Menghargai Diri Sendiri

Budaya saling menghargai sesama, saat ini- tampak sedang berada pada titk nadir ketiadaan. Intoleransi menjadi bukti nyata yang tak terelakkan. Tawuran antar-pelajar, antar-etnis, antar-suku, antar-warga, kerap bertamu menyambangi ruang keluarga kita melalui layar kaca. Yah, apapun alasannya budaya ketimuran yang santun dan toleran, nyaris lenyap dikubur sikap apatis dan ketidakpedulian terhadap individu serta kelompok masyarakat yang lain. Problem klasik yang rajin memukul gendang telinga kita.
''.... Dan kami menjadikan kamu berbangsa-bangsa dan bersuku-suku agar kamu saling mengenal. Sesungguhnya yang paling mulia diantara kamu disisi Allah SWT adalah yang paling bertaqwa. Sesungguhnya Allah SWT maha mengetahui lagi maha mengenal.'' (QS. AL-HUJURAT :13)

menghargai diri sendiri

Petikan ayat diatas mengetengahkan isyarat bahwa proses mengenal harus berkelanjutan dengan proses lain yang berporos pada terciptanya kehidupan bermasyarakat yang saling menghargai antara satu individu dengan individu yang lain, juga antar-golongan pada umumnya. Sikap menghargai yang tumbuh dalam setiap kita, tentunya tidal lahir dari individu yang abai akan penghargaan terhadap dirinya sendiri. Ini menjadi sangat penting, ketika menghargai sesamanya, dapat ditakar dari cara terbaik menghargai dirinya. Dan tentunya, memperlakukan diri sendiri secara positif - sebagai wujud menjaga citra diri - menjadi kuncinya. Rasululullah SAW bersabda, ''Tidak ada satupun milikku yang kusembunyikan dari kalian. Barang siapa menjaga harga dirinya, maka Allah akan menjaga dirinya.'' (HR.Bukhari- Muslim).

Menghargai diri sendiri, berpotensi untuk menjaga citra diri. Melepas semua sikap yang berlawanan dengan syara', dan menghindar dari petaka dosa adalah upaya nyata mewujudnya penghargaan tersebut. Begitupun sebaliknya, jika kita menenggelamkan iman dan menggadaikan sikap pada nafsu dan kenistaan, harga dan citra diri kita tidak akan terpelihara seutuhnya. Ketika citra diri terjaga, maka berbicara positif tentang diri menjadi keniscayaan yang harus tercipta.
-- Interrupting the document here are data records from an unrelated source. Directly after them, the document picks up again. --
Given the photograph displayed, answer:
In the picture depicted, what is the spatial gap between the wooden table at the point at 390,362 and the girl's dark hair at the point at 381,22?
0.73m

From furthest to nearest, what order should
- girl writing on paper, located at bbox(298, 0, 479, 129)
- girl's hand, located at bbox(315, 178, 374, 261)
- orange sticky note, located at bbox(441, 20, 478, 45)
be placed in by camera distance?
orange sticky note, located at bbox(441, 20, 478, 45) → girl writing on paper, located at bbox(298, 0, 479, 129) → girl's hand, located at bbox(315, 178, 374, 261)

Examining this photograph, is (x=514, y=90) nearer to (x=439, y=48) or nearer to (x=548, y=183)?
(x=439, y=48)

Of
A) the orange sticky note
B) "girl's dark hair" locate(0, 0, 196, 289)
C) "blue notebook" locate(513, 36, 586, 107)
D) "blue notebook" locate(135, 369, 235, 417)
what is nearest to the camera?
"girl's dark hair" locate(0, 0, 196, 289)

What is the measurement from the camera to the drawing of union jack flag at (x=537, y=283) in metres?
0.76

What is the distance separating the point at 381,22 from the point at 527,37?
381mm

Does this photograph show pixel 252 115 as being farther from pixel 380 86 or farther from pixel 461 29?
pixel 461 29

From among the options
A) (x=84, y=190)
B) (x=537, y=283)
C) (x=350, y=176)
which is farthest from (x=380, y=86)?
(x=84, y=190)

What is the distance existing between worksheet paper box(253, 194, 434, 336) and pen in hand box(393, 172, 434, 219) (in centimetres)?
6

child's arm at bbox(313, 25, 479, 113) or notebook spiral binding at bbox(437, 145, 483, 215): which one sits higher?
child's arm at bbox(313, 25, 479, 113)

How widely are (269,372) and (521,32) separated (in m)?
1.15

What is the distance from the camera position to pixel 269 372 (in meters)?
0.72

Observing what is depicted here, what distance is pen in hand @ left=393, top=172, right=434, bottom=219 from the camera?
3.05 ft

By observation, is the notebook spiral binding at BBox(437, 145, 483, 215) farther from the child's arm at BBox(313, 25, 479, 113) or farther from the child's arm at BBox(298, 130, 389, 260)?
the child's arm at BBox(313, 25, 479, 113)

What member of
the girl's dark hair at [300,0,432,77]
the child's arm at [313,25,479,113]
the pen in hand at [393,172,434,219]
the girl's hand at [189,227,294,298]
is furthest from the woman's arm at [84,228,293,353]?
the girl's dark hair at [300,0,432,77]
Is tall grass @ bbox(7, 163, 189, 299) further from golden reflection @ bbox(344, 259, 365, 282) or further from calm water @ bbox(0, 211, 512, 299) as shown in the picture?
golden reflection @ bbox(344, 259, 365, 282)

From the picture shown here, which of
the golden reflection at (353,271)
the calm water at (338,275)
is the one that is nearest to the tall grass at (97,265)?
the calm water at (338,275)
Maksudnya, berbicara positif tentang diri berarti menegaskan siapa jati diri kita sesungguhnya. Dalam hal ini, pengukuhan identitas menjadi sangat kentara untuk diperlihatkan. Tentang jati diri, keyakinan akan kebenaran, keberpihakan pada nilai dan moral, serta konstribusi nyata terhadap kebaikan dengan menanggalkan sikap egois, apatis, pragmatis dan individualistis. Karena bagaimana pun juga, berbicara positif tentang diri merupakan awal dari terciptanya sikap poositif dari setiap individu yang ada.

Ketika kita berani menghargai diri sendiri dengan memupuk nilai-nilai positif didalamnya, maka bukan hal yang rumit untuk mengenal dan menghargai individu serta golongan yang tidak sejalan. Untuk Indonesia kita hanya perlu menghargai diri sendiri sebagai manusia hebat yang berani menghargai orang lain. Toleran untuk tidak henti menyambung shilaturahmi dan mempererat persaudaraan, sehingga problem klasik diawal tulisan ini, tidak lantas menjadi akhir dari perjalanan Indonesia menggapai mimpi ;baldatun thayyibatun warabbun ghafur.

Demikianlah Islam menuntun kita menghargai diri sendiri untuk menghargai orang lain. Tentunya dengan menumbuh-suburkan nilai-nilai positif dalam berfikir, bersikap dan berucap. Selaras dengan firman-Nya,'' Aku adalah sesuai persangkaan hamba-Ku kepada-Ku'', jika ia menyangka sesuatu yang baik, maka ia akan mendapatkannya. Dan jika ia menyangka sesuatu yang buruk, maka ia pun akan mendapatkannya.'' (HR.Ahmad, Baihaqi, Ibnu Hibban).